Sources: Martin Marietta Materials, Raleigh, N.C.; CP staff
A “Timing Agreement” will see Martin Marietta and U.S. Department of Justice officials meet in April to discuss resolution of any agency antitrust concerns surrounding the company’s proposed merger with Vulcan Materials Co. Discussions will proceed toward a consent order detailing potential asset sales or other measures to gain DOJ/Antitrust Division clearance on a merger plan—itself subject to Vulcan shareholder approval and management’s legal challenges.
If consent order terms are not reached on the Timing Agreement schedule, Martin Marietta will not seek to close the transaction prior to mid-August without Justice/Antitrust Division consent. “[This] underscores our stated expectation that the HSR [Hart-Scott-Rodino] review process relating to our proposed combination with Vulcan can be concluded on a timely basis,” says Martin Marietta CEO Ward Nye. “We continue to work cooperatively with the DOJ and, while there are no guarantees, remain confident we will be able to reach a successful conclusion of this process.
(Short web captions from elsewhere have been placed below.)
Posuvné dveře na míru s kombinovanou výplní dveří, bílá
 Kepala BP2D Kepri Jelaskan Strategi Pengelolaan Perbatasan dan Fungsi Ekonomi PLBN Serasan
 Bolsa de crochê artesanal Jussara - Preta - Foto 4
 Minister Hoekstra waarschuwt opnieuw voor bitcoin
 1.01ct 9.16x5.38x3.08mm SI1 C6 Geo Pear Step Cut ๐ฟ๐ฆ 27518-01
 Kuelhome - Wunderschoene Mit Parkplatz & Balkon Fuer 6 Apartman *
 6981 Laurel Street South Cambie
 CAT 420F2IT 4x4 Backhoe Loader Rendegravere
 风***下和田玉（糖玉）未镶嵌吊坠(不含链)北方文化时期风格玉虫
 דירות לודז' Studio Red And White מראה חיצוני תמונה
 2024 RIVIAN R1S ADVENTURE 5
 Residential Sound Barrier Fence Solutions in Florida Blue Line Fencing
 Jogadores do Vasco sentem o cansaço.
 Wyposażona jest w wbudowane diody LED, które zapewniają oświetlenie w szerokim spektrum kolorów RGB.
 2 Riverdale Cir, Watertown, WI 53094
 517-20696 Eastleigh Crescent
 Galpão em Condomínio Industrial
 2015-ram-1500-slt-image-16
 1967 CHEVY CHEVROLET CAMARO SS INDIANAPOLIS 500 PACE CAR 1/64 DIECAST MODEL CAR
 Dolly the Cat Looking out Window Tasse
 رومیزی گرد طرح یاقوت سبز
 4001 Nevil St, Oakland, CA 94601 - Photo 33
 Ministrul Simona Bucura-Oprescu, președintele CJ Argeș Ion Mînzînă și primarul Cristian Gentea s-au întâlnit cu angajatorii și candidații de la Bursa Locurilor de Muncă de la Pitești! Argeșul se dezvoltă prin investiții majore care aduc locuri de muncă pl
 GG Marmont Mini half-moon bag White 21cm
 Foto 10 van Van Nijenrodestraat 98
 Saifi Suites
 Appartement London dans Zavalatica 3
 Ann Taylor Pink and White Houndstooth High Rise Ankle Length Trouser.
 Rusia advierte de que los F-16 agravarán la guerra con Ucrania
“As we said when we made our offer public, we do not believe there are any significant regulatory hurdles to completing this transaction. With this Timing Agreement in place, we believe that both sets of shareholders will be best served by Vulcan and Martin Marietta commencing active, good faith negotiations with a view toward reaching mutual agreement on a compelling transaction. Delay and non-engagement represent only significant risks to both companies’ shareholders. We are ready and willing to meet with Vulcan and their advisors immediately to accomplish this objective.”
Martin Marietta’s early-December offer proposed that each outstanding Vulcan share be exchanged for 0.50 Martin Marietta share—a 15 percent premium to the former company’s shareholders based on then-current trading. The offer is effective through May of this year.